Motive I can be classified as a rhythmic motive, not a melodic one, because in terms of melody it changes pitch each time it occurs but the rhythm largely remains the same. The first time it occurs, it is introduced as part of a monophonic soprano texture but when it occurs next at measure ten, it switches to a homophonic texture consisting of parallel thirds. Next, Chopin varies the rhythm to evolve the motive by adding a sixteenth note triplet on beat three, as in measure 10 or ???. This otive helps signify the return of the main theme of the piece, such as at measures twenty six and forty six. Motive I is an important aspect of the piece in that is present in both themes A and B as well as in every section of the form, yet it is different in each section so that the listener can delineate between the phrases. Register plays a very important role in the piece. Chopin begins the melody on F5 which functions as the third of the tonic triad. This pitch is important throughout the piece because the primary melodic register is between D flat 5 and F5.
The primary melodic register is supported by a primary bass register of D flat 3 to D flat 4. He only varies from that register when he wishes to provide extra support for the tonic chord, as demonstrated in m. 1. To ensure that the tonalities in the bass voice project from within the other harmonies, he increases the size of the interval between the first and second bass pitches in each measure. Generally the interval between those notes is approximately that of a 10th but, in measure one he increases it to two octaves and a 3rd (a 17th).
These vast intervals occur at the beginnings and ends of phrases, such as at m. 26 with the return of A and again in the final 6 measures of the piece. Chopin also ventures into extreme registers in the melodic line. On the last beat of m. 7 leading into the downbeat of m. 8 the register shifts from G flat 5 to G flat 6. The register shift at m. 8 draws attention to the high G flat 6, which brings up the discussion of pitch. As with any work, all pitches are vital to the function of the piece, but some pitches are more important than others, such as the G flat 6 in m. 8.
It emerges as the root of a G flat diminished triad that is followed but does not necessarily resolve to a G natural in the context of an E natural fully diminished 7. G flat, the subdominant, acts as a pedal point that implies a fa to mi relationship, though the pitch class F (mi) does not occur until the 4th beat of m. 9. Another featured pitch is A natural Figure 1. 2 which first appears in the melodic line in m. 5. The pitch A natural does not make harmonic sense in terms of the key of D flat major, but, it resolves to B flat 4, which indicates an implied raised V to vi motion.

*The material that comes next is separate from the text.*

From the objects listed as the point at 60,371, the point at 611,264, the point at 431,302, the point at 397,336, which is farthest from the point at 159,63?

When A returns at m. 26, Chopin employs the same raised V to vi motion in the fourth measure of A’ and again at m. 44. This implied leading tone motion in the midst of otherwise stable chords creates the momentary instability that propels the piece forward. [pic] In the passage between mm. 40 and 46 pitch, register, and harmony all combine to create a complex phrase. M. 40 begins on an enharmonic V7 chord, which would normally be essential in establishing tonality of the tonic but the dominant is not immediately resolved.

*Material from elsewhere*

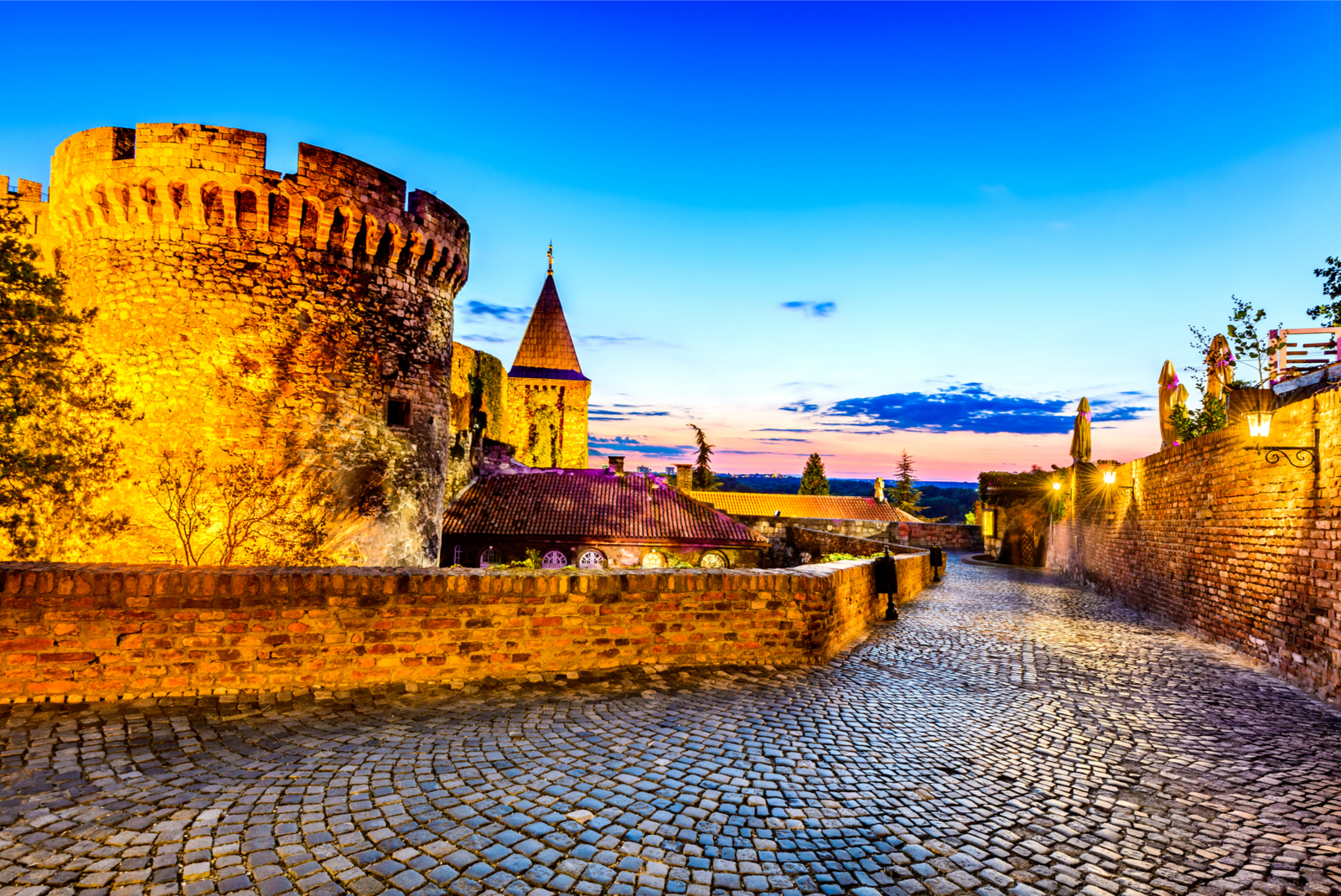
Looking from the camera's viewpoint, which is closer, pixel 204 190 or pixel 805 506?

Beginning with G#1, Chopin uses remarkable voice leading upwards toward the tonic in each measure to prolong the resolution of the dominant 7. Eventually, the chromatic leading arrives at D flat, the tonic chord, at m. 46. This passage begins in the primary register of both the bass and melodic voices but quickly shifts to a lower octave (G#0) in the bass voice. From mm. 40-46 Chopin switches between these two bass registers with the upper register on beat 1 and the lower register on beat 4 of each measure.